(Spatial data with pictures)

..........

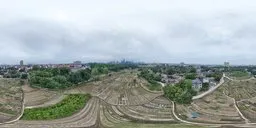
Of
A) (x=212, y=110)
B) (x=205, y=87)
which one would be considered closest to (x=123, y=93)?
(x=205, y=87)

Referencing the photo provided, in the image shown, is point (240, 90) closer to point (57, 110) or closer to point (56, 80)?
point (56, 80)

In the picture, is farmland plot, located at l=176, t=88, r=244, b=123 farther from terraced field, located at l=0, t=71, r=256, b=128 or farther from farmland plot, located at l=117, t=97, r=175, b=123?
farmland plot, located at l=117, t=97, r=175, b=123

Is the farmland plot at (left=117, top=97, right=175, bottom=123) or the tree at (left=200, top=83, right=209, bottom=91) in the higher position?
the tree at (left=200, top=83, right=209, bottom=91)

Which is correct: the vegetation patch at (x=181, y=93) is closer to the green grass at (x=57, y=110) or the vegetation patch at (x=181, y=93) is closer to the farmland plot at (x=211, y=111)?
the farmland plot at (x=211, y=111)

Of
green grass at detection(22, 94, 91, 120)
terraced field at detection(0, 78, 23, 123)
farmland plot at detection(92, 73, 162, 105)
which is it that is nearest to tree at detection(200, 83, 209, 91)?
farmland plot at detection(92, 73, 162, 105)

..........

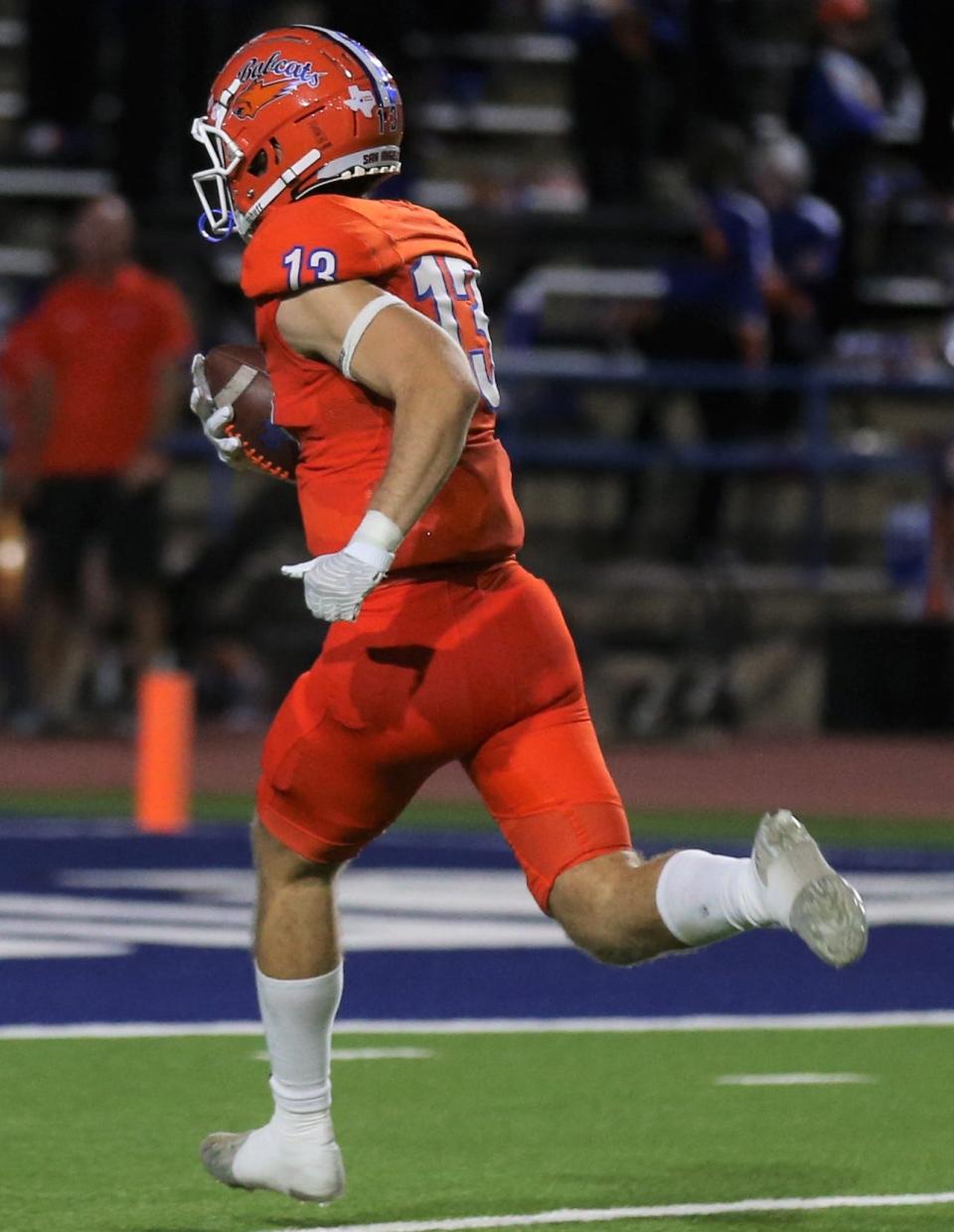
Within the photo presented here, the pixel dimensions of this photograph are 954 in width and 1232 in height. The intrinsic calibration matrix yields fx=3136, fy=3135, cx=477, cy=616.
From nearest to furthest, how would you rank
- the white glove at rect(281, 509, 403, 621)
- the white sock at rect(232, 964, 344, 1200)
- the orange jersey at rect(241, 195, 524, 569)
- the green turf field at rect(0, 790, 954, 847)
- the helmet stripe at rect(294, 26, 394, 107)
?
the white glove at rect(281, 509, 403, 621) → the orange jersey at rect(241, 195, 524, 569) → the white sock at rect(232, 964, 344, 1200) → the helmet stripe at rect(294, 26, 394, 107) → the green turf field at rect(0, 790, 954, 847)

..........

[Given instruction] Gather every line of the data above that contains the string "left", and copy each such line in full.

[Answer in full]
Is the farmland plot at (left=117, top=97, right=175, bottom=123) or the tree at (left=200, top=83, right=209, bottom=91) in the higher position?
the tree at (left=200, top=83, right=209, bottom=91)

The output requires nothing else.